Tuesday, November 04, 2025

My stash Needs Sorting

 I'm still wandering around the sewing room, opening boxes and being bemused with what I've squirreled away. I'm finding fabric I have no memory of, and remnants of old projects, and little collections that I might have meant to start new projects with. But it's all a bit of a mystery.


This fabric is not something I ever would have bought in a quilt shop, and there's so much of each that it's unlikely I found it in an op-shop 😕. I would remember that.



The fabric is probably from a huge haul we got from a garage sale earlier in the year. A crafty lady had passed on and her family were trying to get rid of her stash, which wasn't just fabric. She had enormous tubs full of feathers, or sequins, or modelling clay, or buttons or paper or paint.  It was mind-blowing. We took about 10% of the fabric, but it was all prepacked in bags, with a lot of rubbish packed in with the good stuff, and it was priced way too high. We haggled over the bits we did want, and didn't pay too much, but the bulk of it all was still there when we went back in the evening of the second day. (Just to check there was nothing there we missed.) I'm actually glad we didn't get any more, because it's been difficult for our spaces to absorb the amount we did buy.
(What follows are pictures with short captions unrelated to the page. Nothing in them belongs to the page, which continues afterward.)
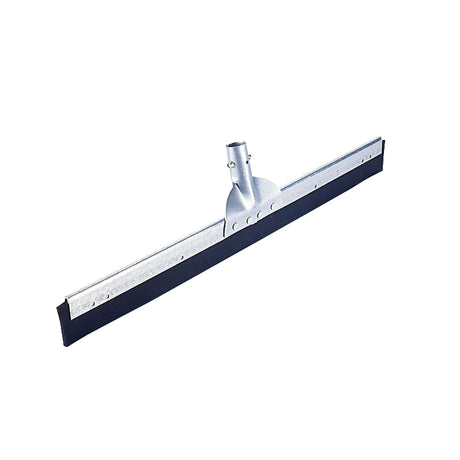 Bon Tool 24 in asphalt squeegee, SKU 34-163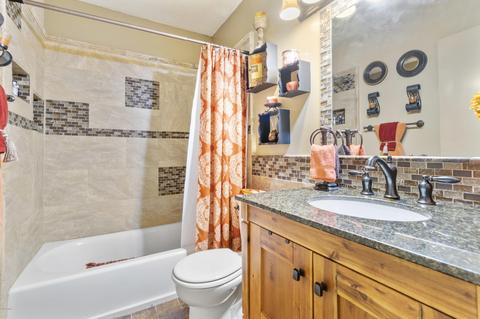 403 E Le Marche Ave, Phoenix, AZ 85022 photo 21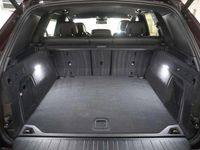 Gebraucht BMW X5 Efficient Dynamics 381 PS (280 kW) 2023 Rot SUV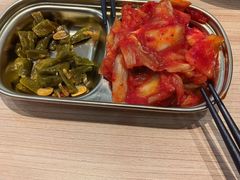 -米村拌饭(杭州国大城市广场店)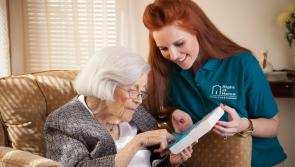 Investment opportunities in Ireland&rsquo;s growing home-care sector 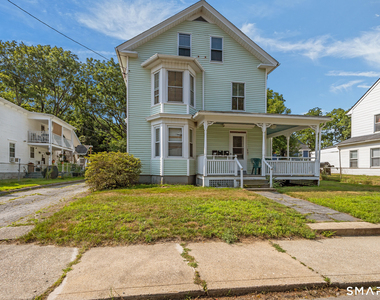 63 Reynolds Street - Photo Thumbnail 1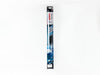 PLUMA LIMPIAPARABRISAS BOSCH CLEAR ADVANTAGE 21"
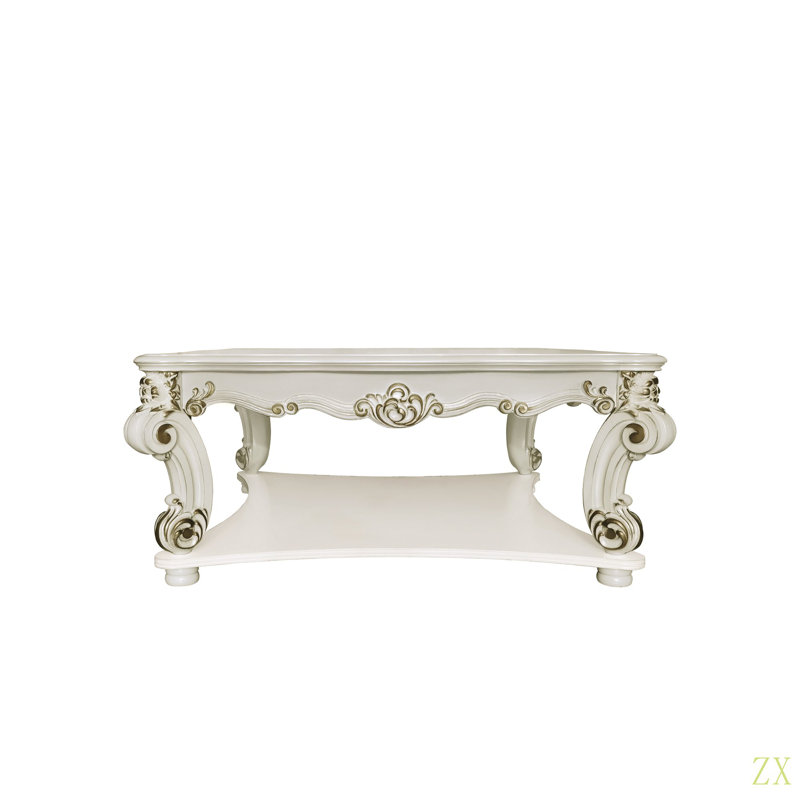 Table basse Vendome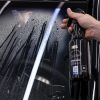 ADBL Hybrid Glass 500ml – płyn do mycia szyb z niewidzialną wycieraczką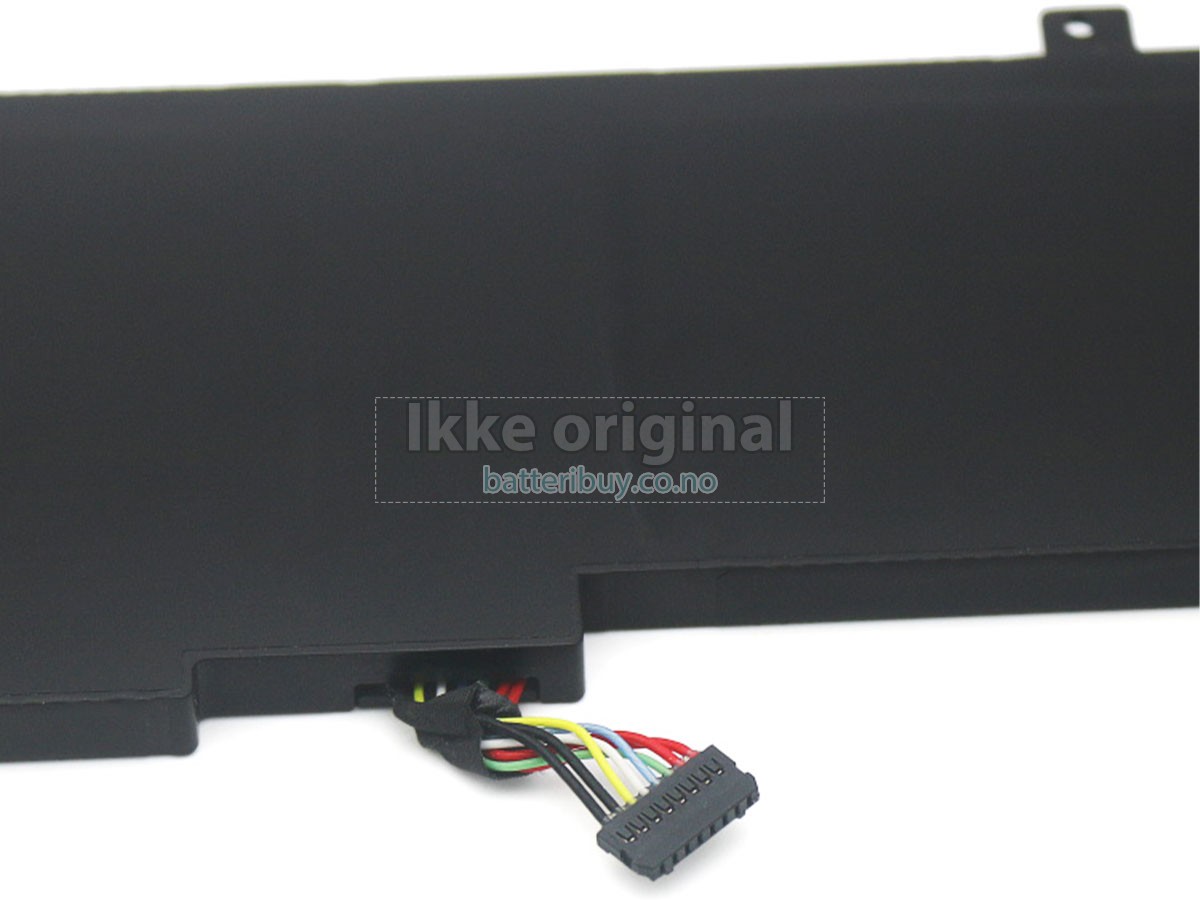 Lenovo L23B4PK3 batteri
Going through my boxes and drawers has made me realise that the things that are giving me grief are the bits and pieces that I didn't want, didn't buy, and have no idea what to do with. We accumulate a lot from the quilts we finish for other people; they don't want the backing scraps, and we can't bring ourselves to throw it away.  It's mostly narrow strips and strings of really nice fabric, Tilda and William Morris to name a couple. Hence my foray into String piecing earlier this year, in an attempt to use some of it up. I was moderately successful, but the baskets of strings are still overflowing.
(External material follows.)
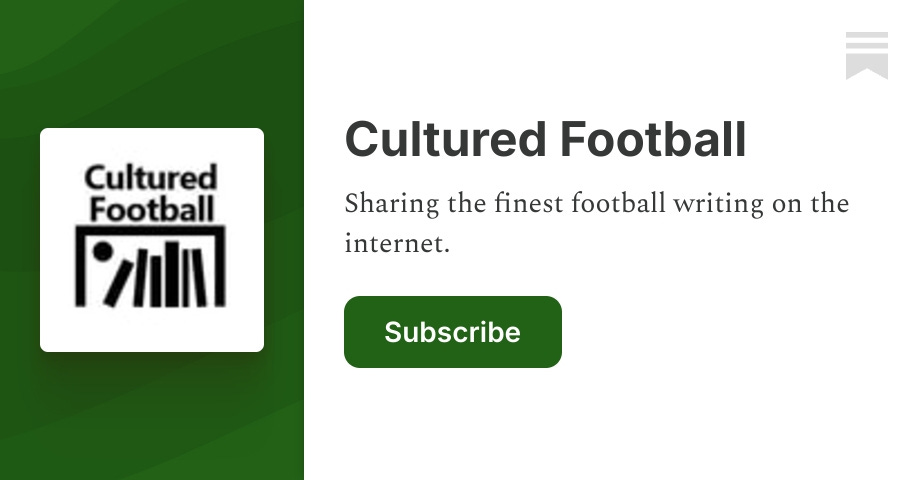 www.cultured.football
I did finish a string pieced top made from Kaffe offcuts from the patchwork shop in Jamestown. 


I really enjoyed working with those prints, but I didn't need to keep the top.

So I did what I usually do and sold it. And no, I don't make a lot of money from that, but this top was constructed from a small part of a $15 scrap bag, and fabric from the deep stash. I'm not in it for the money, I want to use my stash. The hours and hours of enjoyable sewing is an extra bonus.
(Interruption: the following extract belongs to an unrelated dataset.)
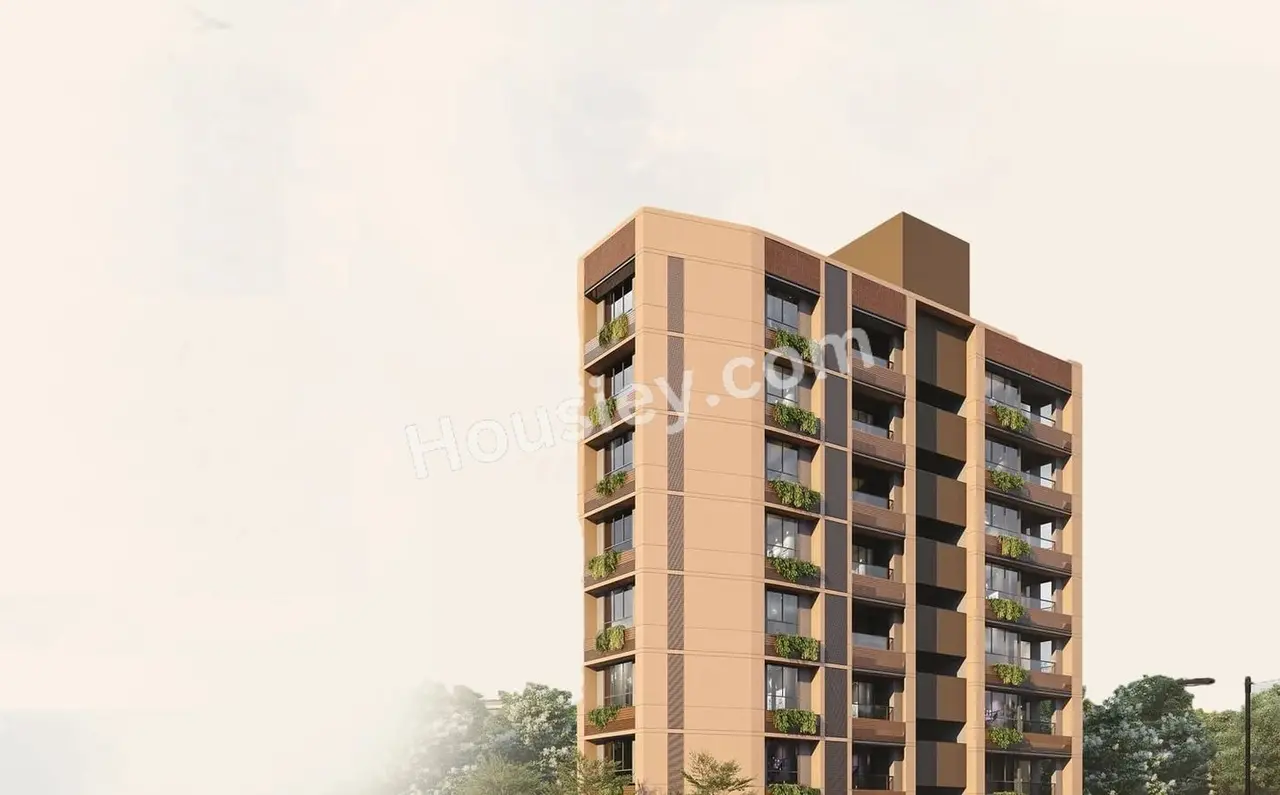 Project image 4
We've been watching The Quilted Forest on You-tube, and her attempts to clear out her 2.5" bucket of strips. It's fascinating to watch, she's up to 24 videos in that series, and sometimes she makes 2 quilts per video. Very inspiring. Maybe if I could commit to a string pieced project every month I'd see progress.  Even 5 blocks a month would dent that pile of strings.




What I really need to do is start donating fabric back to the charity shops.  If it's not my cup of tea, get rid of it instead of trying to incorporate it into a scrap quilt.


Polyester. That's an instant No. 

Technically not ugly, but not my style at all. Back to the charity shop to make someone else happy.

I don't like Debbie Mum fabric, or 90s fabric with geese and straw hats and teddies. I don't like black backgrounds and dreary greyed-out colours. It can all go straight back. I think I will start a donation box right away. I'd better show Mereth, otherwise she might find it in the shop and bring it back again. We've done that before. What are we like?